USP30 Inhibition Stops Progression of Parkinson's Disease in Mice
Parkinson's disease arises from the spread of misfolded α-synuclein proteins in the nervous system. This produces a wide array of dysfunction, but the most vulnerable cell population to this particular form of neurodegenerative pathology are domaminergenic cells. Their loss provokes the most evident symptoms of the condition. As noted here, this vulnerability appears to have something to do with clearance of damaged mitochondria, and thus with mitochondrial function more generally. Researchers are investigating ways to improve the situation, such as this representative small molecule approach.
Parkinson's disease is a neurodegenerative disorder caused by the progressive loss of the group of brain cells responsible for producing dopamine, a neurotransmitter that plays a critical role in regulating movement and coordination. As these neurons degenerate and dopamine levels decrease, individuals with Parkinson's disease experience a wide range of symptoms, including tremors, stiffness, and difficulties with balance and coordination.

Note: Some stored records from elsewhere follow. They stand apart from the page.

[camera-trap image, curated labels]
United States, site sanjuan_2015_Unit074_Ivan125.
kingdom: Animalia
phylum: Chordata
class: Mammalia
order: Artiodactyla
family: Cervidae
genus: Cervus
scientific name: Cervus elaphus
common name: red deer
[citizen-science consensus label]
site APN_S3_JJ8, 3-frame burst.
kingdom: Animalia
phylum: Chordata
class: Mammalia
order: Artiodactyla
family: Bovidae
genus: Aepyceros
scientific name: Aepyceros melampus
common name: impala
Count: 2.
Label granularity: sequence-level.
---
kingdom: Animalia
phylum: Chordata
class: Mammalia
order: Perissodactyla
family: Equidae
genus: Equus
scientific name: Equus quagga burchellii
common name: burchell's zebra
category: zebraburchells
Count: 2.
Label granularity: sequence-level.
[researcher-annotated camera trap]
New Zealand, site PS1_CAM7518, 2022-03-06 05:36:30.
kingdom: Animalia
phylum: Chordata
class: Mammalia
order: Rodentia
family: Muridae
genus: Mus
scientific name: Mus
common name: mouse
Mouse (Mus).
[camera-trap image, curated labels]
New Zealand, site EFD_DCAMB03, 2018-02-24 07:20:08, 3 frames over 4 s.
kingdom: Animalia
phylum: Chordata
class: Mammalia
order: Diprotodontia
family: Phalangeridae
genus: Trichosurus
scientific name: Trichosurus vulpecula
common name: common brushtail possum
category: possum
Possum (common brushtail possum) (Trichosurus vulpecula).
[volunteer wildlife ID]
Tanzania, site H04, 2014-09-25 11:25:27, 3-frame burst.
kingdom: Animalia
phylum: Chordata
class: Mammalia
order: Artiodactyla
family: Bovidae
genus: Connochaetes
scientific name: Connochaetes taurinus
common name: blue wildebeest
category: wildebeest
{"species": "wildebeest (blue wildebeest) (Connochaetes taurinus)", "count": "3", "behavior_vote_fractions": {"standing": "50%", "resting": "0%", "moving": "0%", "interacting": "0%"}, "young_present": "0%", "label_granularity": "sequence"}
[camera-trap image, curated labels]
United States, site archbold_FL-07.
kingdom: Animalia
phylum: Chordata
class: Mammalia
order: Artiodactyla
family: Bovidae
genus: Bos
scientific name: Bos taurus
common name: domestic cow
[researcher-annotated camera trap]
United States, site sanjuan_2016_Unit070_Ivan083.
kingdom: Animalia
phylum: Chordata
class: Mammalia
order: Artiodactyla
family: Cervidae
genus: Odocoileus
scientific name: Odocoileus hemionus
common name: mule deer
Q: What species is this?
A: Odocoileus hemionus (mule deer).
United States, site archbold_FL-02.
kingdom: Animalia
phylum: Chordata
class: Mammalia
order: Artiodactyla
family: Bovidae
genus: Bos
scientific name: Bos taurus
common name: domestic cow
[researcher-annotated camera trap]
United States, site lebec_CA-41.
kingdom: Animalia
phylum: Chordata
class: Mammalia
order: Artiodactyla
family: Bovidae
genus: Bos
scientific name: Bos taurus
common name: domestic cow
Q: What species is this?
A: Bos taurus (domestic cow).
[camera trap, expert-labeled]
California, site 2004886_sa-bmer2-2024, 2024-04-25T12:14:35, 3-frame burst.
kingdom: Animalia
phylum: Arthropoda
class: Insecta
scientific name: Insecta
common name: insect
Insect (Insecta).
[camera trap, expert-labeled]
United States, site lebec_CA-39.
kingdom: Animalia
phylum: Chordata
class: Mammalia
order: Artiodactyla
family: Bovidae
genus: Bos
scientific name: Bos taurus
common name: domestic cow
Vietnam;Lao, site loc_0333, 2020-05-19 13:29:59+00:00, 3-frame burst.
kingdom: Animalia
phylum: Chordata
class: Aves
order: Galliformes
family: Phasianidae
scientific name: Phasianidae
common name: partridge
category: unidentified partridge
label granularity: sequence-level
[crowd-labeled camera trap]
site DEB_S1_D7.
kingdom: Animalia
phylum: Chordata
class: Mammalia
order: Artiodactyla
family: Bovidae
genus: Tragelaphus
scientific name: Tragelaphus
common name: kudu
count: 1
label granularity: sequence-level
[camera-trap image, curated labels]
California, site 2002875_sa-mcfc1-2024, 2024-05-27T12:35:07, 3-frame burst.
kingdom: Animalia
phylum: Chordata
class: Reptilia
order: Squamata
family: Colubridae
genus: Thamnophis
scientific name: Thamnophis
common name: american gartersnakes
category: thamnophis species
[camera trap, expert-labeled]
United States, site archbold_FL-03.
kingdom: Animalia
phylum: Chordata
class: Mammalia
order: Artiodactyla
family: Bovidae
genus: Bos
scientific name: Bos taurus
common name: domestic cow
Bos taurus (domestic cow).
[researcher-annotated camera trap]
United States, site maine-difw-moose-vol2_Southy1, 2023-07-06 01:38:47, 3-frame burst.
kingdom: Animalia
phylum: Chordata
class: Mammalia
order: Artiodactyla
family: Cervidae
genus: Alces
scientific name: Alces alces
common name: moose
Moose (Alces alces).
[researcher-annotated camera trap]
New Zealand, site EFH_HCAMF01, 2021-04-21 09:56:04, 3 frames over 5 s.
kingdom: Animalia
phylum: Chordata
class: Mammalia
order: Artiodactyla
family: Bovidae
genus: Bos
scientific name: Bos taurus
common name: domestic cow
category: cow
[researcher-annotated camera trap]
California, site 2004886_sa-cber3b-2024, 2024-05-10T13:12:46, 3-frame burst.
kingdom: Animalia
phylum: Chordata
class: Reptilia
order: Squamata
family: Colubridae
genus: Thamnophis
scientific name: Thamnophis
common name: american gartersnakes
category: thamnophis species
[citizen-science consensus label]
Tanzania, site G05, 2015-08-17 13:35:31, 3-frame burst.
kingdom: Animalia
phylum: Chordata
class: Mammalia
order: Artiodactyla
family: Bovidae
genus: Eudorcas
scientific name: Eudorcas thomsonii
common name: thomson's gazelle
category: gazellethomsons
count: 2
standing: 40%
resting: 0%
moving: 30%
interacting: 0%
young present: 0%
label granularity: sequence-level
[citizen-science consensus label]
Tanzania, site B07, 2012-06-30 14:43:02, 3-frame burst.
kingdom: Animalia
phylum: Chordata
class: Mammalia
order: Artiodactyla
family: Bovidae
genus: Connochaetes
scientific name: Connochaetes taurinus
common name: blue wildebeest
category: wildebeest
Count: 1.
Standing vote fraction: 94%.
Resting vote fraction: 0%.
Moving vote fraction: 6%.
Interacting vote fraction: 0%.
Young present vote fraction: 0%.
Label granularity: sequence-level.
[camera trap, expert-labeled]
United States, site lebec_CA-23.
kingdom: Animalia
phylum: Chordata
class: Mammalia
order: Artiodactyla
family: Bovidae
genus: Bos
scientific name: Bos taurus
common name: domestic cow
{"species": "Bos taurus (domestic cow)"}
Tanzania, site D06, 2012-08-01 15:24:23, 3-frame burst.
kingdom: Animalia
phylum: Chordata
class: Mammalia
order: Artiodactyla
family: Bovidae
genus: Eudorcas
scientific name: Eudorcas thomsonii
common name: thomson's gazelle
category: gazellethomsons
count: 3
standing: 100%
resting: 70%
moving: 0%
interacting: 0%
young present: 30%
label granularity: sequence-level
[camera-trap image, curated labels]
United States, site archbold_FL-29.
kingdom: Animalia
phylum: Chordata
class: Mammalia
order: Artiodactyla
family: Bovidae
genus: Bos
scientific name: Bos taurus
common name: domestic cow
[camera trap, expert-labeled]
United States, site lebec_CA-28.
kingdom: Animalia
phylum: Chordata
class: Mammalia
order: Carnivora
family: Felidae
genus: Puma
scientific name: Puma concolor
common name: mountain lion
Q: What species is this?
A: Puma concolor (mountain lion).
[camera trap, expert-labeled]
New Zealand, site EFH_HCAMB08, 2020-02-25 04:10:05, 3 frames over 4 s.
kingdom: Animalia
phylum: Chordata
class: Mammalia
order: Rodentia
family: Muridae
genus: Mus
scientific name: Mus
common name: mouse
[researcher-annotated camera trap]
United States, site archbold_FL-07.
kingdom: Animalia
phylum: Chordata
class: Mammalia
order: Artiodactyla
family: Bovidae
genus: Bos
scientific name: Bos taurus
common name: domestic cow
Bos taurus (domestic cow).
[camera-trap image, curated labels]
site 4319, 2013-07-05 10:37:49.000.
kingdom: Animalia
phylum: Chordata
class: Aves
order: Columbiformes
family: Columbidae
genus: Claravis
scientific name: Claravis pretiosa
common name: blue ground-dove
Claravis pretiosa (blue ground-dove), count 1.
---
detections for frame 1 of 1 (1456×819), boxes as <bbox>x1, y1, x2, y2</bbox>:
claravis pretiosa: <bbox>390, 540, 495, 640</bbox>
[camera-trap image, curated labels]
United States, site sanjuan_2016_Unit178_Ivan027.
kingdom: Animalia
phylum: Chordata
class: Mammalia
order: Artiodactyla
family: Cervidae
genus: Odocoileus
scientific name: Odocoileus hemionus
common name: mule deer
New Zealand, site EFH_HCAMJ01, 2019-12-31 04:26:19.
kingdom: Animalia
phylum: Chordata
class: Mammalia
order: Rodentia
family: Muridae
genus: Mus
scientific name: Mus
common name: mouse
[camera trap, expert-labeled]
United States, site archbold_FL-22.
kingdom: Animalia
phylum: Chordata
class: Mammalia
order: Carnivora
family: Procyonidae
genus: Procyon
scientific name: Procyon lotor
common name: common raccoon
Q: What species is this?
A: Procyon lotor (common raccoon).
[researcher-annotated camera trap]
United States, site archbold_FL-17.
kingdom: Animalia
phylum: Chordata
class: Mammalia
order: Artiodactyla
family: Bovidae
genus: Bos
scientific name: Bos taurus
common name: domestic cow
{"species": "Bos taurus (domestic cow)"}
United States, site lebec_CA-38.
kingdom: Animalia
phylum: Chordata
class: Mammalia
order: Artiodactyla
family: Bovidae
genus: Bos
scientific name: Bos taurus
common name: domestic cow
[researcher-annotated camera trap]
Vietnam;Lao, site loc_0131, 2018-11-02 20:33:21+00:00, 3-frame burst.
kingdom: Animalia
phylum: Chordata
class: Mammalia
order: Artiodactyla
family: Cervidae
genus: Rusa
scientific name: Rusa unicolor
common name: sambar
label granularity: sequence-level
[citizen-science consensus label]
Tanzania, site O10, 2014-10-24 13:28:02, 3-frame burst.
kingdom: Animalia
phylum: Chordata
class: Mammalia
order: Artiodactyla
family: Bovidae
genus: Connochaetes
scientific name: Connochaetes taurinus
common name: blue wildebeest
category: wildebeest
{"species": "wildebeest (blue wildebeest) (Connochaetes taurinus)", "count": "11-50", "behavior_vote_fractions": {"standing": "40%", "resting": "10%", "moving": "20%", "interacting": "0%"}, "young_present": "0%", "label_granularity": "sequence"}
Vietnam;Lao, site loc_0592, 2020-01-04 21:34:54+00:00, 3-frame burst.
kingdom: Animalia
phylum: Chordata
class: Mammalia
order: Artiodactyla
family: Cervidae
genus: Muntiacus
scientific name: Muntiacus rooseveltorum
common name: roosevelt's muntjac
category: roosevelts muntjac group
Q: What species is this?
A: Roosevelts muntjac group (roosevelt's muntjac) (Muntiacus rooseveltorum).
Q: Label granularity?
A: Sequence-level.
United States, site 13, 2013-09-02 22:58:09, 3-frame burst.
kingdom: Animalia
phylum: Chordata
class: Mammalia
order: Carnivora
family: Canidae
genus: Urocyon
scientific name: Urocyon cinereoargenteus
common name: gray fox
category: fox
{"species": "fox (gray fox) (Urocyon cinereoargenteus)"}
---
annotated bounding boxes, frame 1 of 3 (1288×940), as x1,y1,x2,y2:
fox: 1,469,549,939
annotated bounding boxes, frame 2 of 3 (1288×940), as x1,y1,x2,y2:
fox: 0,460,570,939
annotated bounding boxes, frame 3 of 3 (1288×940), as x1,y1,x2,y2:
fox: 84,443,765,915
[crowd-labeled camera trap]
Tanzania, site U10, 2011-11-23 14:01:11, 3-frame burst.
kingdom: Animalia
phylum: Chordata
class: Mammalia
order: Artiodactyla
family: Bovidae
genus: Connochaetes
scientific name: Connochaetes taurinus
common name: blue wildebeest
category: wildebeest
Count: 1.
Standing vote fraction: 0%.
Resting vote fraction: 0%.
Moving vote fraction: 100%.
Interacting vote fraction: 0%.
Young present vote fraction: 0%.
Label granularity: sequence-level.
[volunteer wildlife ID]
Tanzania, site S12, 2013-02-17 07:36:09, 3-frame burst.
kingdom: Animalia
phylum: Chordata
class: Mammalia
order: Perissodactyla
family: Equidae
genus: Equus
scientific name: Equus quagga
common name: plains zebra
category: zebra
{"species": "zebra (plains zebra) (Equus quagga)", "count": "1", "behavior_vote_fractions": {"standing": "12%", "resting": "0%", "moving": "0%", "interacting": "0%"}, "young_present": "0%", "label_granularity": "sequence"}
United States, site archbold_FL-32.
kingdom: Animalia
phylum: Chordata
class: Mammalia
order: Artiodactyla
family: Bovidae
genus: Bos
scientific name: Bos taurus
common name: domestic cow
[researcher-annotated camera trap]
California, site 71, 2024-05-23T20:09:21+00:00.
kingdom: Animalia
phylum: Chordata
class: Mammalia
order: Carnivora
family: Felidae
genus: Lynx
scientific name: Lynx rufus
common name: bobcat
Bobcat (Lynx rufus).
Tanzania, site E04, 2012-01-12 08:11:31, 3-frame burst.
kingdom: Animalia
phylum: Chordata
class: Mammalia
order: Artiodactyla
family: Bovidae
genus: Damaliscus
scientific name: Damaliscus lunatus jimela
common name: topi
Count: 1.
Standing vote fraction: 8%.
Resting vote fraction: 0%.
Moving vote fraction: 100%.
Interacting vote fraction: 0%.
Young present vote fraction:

Evidence suggests the dopamine-producing cells die off in Parkinson's disease because something has gone awry with the clearance of the cells' old and dysfunctional mitochondria - organelles that are the source of cells' energy, sometimes called the powerhouse of the cell. Researchers focused on an enzyme called USP30 which plays a role in this process. In a mouse model engineered to lack the gene that produces the enzyme - known as a "knockout model" because one specific gene has been deleted for the purposes of experimentation - the researchers observed that the loss of USP30 protected against the development of Parkinson's-like motor symptoms, increased clearance of damaged mitochondria in neurons, and protected against the loss of dopamine-producing neurons.
In a second set of experiments, the team validated the knockout studies using a proprietary molecule developed by Mission Therapeutics to block the enzyme's action in the dopamine-producing neurons. As in the knockout mice, inhibiting the enzyme's action increased clearance of dysfunctional mitochondria and protected dopamine-producing neurons.